● **Challenges**
[A] Decide whether each statement agrees with the dosing-valve passage, and answer yes or no with the exact words of the passage that settle it. (i) During crude dosage, the larger opening 24 lines up with the outlet opening. (ii) The compressed air supply is shut off once fine dosage begins. (iii) For fine dosage, the valve control means 20 is raised to an intermediate position.
[B] Resume the dosing-valve passage with new text that picks up after its final sentence.

● **Passage**
In FIGS. 4, 5 and 6A-6C it is illustrated that each valve 15 is provided in a respective valve housing, 14a-14n, each valve 15 comprising a substantially cylinder-shaped main member 16 having a first end portion 27 which is provided with a substantially inclined control surface 28 which is adapted to cooperate with an oppositely inclined surface 34 on the valve control means 20 in dependence of the position which the associated raising/lowering mechanism 21 has communicated to the valve control means 20. Further, from FIGS. 3, 4, 5 and 6A-6C it appears that the individual valve 15 is in a valve housing 14a-14n which is connected to a pipe piece 40 for the supply of pressure air 41, which pressure air will be supplied via appropriate not illustrated individual hoses, which can have a common pressure air source or compressed air generator.
An example of a dosing course can be read from FIGS. 6A-6C, and in connection with FIG. 5, FIG. 6A illustrating a position in which both throughput openings or dosing openings 24 and 25 are in a retracted position, i.e. closed position, see also FIG. 5.
In case a dosage through the largest opening 24 is desired, then compressed air 41a will be communicated via the pipe piece 40, as this is illustrated in FIG. 6C, and the compressed air will then guide a piston 41 in a piston chamber 42 from the right position illustrated in FIG. 6A to the outermost left position illustrated in FIG. 6C, in which the inclined surface 28 of the piston body 16 itself will rest against the inclined surface 34 on the previously discussed valve control means 20. This displacement of the valve 15 will then entail that the thoroughgoing opening 24 for the crude dosage is flush with a respective outlet opening 30a-30n for the respective valve section 11a-11n, here section 11a, see especially FIG. 6C. In accordance with the preprogrammed crude dosage quantity, this flush position of the thoroughgoing opening 24 and the outlet opening 30a remain until the crude dosage quantity has been let through and ended up in the previously discussed mixing vessel 6, see FIG. 3.
If thereafter a fine dosage is wanted, i.e. a dosage through the lesser throughput opening 25, the program will order the drive means 21 of the valve control means 20, such that the valve control means 20 is lowered to an intermediate position which entails that the inclined surface 34 of the valve control means 20 will force the valve 15 to return into the valve housing 14a with a distance corresponding to the flushing of the lesser throughput opening 25 with the previously discussed outlet opening 30a which communicates with the corresponding supply hose 3a, the larger throughput opening 24 now being pulled into the valve housing 14a to a passive position, see especially FIG. 6B.
Said displacement of the inclined surface 34 of the valve control means 20 will thus bring the valve 15 to a position wherein the throughput opening 25 for fine dosage will match the corresponding outlet opening 30a-30n on the bottom side of the distribution means 10, such that an appropriately dosed color quantity 31, see FIG. 3, can mix with the previously filled color 32 in said collecting vessel 6.
It is to be understood that during the up till now discussed two operational steps the compressed air 41a will continuously be supplied through the supply piece 40, such that the lowering movement of the inclined surface 34 of the valve control means 20 will press the valve 15 into the valve housing 14a towards the air pressure acting on the piston 41 in the respective valve housing, see FIGS. 6C and 6B.

● **Record list**
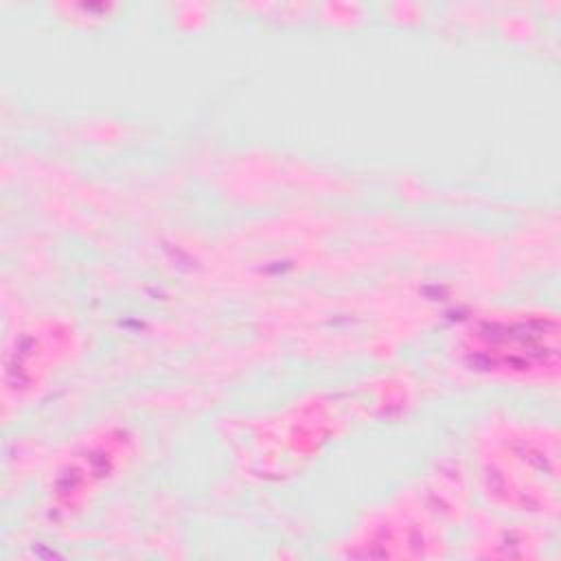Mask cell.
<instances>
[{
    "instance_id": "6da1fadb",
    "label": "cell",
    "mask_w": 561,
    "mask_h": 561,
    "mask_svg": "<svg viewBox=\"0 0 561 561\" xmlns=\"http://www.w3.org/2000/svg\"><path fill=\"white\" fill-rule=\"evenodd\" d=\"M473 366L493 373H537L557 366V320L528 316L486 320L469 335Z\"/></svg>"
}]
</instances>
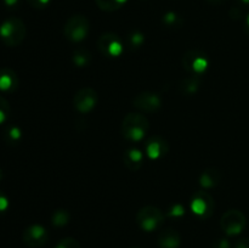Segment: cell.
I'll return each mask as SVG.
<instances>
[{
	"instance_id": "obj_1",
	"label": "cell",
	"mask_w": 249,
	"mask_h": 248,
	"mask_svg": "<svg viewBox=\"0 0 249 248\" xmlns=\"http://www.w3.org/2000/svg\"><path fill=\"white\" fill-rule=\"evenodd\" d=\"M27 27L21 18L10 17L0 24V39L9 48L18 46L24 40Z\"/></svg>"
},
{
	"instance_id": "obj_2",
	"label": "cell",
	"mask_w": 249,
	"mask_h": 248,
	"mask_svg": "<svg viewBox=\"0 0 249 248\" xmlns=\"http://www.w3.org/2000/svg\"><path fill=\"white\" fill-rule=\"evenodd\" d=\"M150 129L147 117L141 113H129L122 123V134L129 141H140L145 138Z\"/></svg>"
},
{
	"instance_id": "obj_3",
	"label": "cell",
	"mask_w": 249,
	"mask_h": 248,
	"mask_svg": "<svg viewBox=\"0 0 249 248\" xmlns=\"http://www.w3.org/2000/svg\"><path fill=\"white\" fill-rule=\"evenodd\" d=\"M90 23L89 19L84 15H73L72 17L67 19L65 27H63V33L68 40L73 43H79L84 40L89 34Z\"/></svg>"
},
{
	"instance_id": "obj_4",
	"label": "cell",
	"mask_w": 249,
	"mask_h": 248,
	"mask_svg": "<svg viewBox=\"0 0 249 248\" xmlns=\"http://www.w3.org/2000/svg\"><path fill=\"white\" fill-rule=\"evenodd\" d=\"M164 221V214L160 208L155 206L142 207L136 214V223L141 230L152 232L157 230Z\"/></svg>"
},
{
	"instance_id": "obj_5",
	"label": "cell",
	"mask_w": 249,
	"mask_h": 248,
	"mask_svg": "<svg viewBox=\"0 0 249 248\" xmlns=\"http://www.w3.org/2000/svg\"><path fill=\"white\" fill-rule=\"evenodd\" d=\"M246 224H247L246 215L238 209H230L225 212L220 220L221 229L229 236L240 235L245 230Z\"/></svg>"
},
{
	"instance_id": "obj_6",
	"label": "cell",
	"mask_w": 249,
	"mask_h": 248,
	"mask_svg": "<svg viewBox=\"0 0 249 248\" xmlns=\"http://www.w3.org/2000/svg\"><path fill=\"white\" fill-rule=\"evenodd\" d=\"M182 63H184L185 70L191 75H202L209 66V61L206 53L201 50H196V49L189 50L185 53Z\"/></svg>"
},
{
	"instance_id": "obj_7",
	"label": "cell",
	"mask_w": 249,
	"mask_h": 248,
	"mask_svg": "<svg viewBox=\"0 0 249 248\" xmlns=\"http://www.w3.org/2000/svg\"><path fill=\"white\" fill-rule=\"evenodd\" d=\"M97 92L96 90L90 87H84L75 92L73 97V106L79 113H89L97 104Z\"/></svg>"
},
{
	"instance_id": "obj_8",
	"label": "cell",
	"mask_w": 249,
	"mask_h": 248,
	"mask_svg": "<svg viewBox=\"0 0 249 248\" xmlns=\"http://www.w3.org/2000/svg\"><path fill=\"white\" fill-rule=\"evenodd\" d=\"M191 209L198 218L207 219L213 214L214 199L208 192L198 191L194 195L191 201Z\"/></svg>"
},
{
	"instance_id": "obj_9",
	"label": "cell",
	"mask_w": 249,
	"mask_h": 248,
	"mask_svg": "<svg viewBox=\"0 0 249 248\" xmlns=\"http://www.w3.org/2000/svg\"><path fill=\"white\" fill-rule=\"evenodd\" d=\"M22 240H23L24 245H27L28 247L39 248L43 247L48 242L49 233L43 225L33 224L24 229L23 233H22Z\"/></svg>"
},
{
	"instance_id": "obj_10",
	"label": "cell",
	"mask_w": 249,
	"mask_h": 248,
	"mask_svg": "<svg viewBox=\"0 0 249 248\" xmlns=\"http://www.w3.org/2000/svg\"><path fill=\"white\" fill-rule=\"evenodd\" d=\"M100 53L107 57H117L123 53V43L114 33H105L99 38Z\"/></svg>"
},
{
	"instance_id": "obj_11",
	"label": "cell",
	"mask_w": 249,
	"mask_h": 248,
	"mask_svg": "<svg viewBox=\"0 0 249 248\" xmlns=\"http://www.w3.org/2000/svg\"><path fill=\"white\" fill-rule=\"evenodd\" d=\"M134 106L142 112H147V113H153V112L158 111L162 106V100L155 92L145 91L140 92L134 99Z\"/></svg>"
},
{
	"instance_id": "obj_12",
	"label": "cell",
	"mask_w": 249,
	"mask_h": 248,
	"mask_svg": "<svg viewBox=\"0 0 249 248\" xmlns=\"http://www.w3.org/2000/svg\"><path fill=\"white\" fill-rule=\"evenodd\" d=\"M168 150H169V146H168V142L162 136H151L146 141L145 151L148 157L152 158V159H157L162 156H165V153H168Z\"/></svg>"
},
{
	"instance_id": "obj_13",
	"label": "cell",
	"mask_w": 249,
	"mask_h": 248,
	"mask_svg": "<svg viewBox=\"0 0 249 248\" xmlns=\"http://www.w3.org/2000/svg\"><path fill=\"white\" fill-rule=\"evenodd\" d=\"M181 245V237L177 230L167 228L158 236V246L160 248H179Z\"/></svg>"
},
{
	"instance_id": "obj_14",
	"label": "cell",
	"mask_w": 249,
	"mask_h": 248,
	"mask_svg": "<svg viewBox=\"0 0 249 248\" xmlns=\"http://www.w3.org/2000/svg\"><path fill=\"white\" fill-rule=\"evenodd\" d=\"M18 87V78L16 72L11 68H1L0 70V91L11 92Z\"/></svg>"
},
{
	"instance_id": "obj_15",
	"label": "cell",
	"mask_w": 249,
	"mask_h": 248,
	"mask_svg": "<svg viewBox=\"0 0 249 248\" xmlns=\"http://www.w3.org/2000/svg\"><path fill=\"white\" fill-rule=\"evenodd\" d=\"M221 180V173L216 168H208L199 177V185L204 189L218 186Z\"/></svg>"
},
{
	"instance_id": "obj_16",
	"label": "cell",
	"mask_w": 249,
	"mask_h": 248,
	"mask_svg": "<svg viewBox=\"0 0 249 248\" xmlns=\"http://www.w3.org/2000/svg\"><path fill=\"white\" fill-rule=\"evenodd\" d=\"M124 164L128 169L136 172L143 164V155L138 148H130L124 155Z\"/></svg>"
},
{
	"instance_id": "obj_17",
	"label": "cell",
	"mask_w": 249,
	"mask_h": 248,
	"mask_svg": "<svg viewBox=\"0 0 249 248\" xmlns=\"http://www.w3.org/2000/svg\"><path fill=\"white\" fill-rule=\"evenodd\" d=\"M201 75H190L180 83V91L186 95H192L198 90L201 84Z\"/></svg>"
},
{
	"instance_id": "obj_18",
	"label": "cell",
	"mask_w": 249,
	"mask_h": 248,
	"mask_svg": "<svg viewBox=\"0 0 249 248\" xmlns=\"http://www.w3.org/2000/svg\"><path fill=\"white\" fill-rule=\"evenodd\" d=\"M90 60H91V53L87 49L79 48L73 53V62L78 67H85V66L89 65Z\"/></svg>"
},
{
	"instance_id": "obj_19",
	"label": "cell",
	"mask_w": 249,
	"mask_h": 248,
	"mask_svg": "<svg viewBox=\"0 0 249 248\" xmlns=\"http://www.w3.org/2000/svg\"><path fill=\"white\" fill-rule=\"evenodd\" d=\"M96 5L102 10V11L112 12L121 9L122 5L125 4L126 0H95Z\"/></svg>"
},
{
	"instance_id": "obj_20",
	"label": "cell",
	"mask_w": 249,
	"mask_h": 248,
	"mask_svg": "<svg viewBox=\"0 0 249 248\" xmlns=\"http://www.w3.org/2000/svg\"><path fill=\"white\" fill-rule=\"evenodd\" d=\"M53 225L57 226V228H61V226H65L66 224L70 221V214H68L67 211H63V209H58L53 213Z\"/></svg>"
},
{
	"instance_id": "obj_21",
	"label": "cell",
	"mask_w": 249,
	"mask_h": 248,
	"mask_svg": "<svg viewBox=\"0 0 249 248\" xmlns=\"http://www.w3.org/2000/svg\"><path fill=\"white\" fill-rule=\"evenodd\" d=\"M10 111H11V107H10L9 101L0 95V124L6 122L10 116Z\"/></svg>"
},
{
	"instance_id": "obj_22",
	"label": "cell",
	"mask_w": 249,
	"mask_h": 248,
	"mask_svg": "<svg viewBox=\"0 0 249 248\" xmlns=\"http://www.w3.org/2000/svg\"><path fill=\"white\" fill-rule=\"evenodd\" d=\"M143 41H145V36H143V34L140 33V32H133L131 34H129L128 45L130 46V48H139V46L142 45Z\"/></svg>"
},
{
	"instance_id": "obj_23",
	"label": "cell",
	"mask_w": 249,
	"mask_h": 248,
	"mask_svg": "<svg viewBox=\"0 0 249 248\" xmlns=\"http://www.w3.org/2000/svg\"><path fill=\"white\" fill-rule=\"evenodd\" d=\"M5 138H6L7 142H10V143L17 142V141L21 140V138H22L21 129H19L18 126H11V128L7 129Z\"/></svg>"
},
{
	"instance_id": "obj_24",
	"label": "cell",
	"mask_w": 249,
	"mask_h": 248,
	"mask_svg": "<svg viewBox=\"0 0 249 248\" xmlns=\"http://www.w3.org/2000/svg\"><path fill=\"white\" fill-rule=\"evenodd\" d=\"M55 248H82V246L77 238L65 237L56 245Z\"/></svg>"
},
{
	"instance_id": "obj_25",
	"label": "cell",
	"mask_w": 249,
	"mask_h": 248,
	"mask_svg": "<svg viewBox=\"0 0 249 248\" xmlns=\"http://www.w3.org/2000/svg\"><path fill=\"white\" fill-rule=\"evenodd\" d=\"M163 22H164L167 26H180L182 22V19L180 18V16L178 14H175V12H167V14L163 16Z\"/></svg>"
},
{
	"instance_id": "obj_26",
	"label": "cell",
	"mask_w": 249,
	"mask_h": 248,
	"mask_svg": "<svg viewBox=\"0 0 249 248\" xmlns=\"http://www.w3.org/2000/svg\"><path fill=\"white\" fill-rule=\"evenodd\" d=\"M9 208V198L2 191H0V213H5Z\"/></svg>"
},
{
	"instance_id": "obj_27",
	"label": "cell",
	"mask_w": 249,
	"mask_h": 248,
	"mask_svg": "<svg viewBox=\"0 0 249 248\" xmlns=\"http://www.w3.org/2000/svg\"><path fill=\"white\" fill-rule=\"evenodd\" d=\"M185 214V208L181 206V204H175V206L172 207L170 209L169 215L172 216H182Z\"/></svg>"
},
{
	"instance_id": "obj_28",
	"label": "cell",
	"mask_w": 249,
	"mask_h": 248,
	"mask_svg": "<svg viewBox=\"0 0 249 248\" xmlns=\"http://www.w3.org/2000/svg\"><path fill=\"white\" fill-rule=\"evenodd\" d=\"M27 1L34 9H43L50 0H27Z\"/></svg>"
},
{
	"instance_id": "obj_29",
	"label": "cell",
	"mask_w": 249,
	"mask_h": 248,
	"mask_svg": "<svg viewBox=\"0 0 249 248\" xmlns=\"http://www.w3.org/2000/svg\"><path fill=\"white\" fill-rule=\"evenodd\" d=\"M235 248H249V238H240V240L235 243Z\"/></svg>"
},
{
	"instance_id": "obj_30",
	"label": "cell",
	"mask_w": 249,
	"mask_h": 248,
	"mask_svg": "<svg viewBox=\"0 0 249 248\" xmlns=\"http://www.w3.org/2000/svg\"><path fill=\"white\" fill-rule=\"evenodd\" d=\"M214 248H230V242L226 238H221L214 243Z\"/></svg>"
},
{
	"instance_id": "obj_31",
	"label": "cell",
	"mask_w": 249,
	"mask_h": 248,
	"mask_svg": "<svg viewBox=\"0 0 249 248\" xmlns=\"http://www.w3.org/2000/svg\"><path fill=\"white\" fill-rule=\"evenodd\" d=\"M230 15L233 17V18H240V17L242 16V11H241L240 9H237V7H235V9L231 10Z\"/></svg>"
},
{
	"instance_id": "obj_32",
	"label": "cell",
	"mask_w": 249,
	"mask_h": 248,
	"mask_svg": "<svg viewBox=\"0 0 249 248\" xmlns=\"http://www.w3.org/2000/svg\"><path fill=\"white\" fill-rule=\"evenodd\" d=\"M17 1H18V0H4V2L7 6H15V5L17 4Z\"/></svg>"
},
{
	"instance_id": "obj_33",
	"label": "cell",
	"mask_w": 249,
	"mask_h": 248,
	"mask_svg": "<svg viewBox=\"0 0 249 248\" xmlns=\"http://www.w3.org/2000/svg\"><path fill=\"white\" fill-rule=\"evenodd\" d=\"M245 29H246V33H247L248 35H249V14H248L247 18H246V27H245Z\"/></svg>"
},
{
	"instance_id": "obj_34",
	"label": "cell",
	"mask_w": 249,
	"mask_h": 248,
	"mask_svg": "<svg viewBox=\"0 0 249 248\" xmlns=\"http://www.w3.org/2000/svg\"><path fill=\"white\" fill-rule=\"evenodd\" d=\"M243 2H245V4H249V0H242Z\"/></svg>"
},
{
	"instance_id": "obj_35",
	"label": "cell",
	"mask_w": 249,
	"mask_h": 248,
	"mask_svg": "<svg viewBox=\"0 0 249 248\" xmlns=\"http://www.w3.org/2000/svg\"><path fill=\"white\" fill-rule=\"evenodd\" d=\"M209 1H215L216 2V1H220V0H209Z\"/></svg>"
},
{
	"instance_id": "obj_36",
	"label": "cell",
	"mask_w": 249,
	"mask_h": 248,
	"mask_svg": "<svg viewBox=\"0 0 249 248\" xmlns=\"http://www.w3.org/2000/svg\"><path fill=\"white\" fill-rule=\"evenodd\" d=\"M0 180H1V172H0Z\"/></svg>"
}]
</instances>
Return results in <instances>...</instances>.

...

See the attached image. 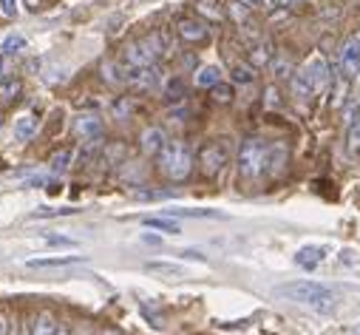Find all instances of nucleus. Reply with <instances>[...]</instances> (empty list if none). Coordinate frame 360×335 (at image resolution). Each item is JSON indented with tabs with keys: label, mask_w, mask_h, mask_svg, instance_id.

● **Expected responses**
[A]
(i) Yes: "the thoroughgoing opening 24 for the crude dosage is flush with a respective outlet opening 30a-30n"
(ii) No: "the compressed air 41a will continuously be supplied through the supply piece 40"
(iii) No: "the valve control means 20 is lowered to an intermediate position"

[B]
After the fine dosage has also been terminated, the raising/lowering mechanism 21 will once more be activated, and then in such a manner that the valve control means 20 will be brought to its bottom lower position, which entails that the upper part of the inclined surface 34 will force the piston 15 all the way into the valve housing 14a, for complete closing of the valve, i.e. back to the starting point illustrated in FIG. 6A. At this stage the compressed air can be released and the used valve 15 will then remain in the valve housing 14a also after the retrieval of the valve control means 20 to its initial position, as this is illustrated in FIG. 5, namely to its position illustrated with solid lines, wherein the lower portion of the inclined surface 34 is spaced from the corresponding inclined surface 28 of the respective valve 15, but still so far down that the inclined surface 34 can constitute a counter means if, in connection with the next valve, start-up will be with a crude dosage.
If, in connection with a valve, only a fine dosage is to be effected, i.e. only the lesser opening 25 shall be effective, i.e. is to be brought flush with the outlet opening 30a, there will initially be given a signal to the valve control means 20 for this to be lowered to its intermediate position, see especially FIG. 6B, before pressure air 41a is supplied via the supply piece 40 for influencing the piston 41 in the piston chamber 42, for thereby bringing the valve 15 to said fine dosage position.
Since the valve control means 20 has a lower part having conical portions 34, it is sufficient that the valve control means 20 is given a raising and lowering movement when the respective valves are to execute their dosage operations, i.e. turning of the valve control means 20 is avoided since the respective operation of the valves 15 is taken care of by separate compressed air supplies, see reference 40 in FIGS. 3, 4, 5 and 6A-6C.
It is further to be understood that in the discussed embodiment in a valve control means 20 in the form of a raisable/lowerable large piston having inclined surfaces 34, it is possible in a simple manner to perform maintenance and tests of the mixing arrangement itself. For example, a test program can be inserted for cleaning or control of the displaceability of the pistons or valves, namely the valves 15, in that the valve control means 20 is lowered to its intermediate position, i.e. the position for fine dosage, whereafter compressed air is supplied to all piston chambers 42 for advancing all valves 15 a little distance until the respective inclined surfaces 28 of the valves 15 will abut against the inclined surface 34 of the valve control means 20, see for example FIG. 6B, whereafter the valve control means 20 in the course of a fraction of a second is lowered to its bottom position for retrieving all pistons, i.e. so quickly that color does not leak out through the dosage openings. Thereafter the compressed air is shut off and the valve control means 20 is raised to its initial position, see FIG. 5.
As mentioned, the distribution means 10 is appropriately arranged in a ring around the valve control means 20, and a further appropriate manner in which to design the distribution means 10 is as a tiltable arrangement, which will render inspection and maintenance easier.
In FIGS. 5 and 6A-6C there is also illustrated O-rings 45 and 46 arranged in opposite circumferential recesses for appropriate sealing of the respective valves 15, respectively their valve bodies 16 in respective valve housings 14a-14n for the intermediate portion housing the graduated valve openings 24 and 25.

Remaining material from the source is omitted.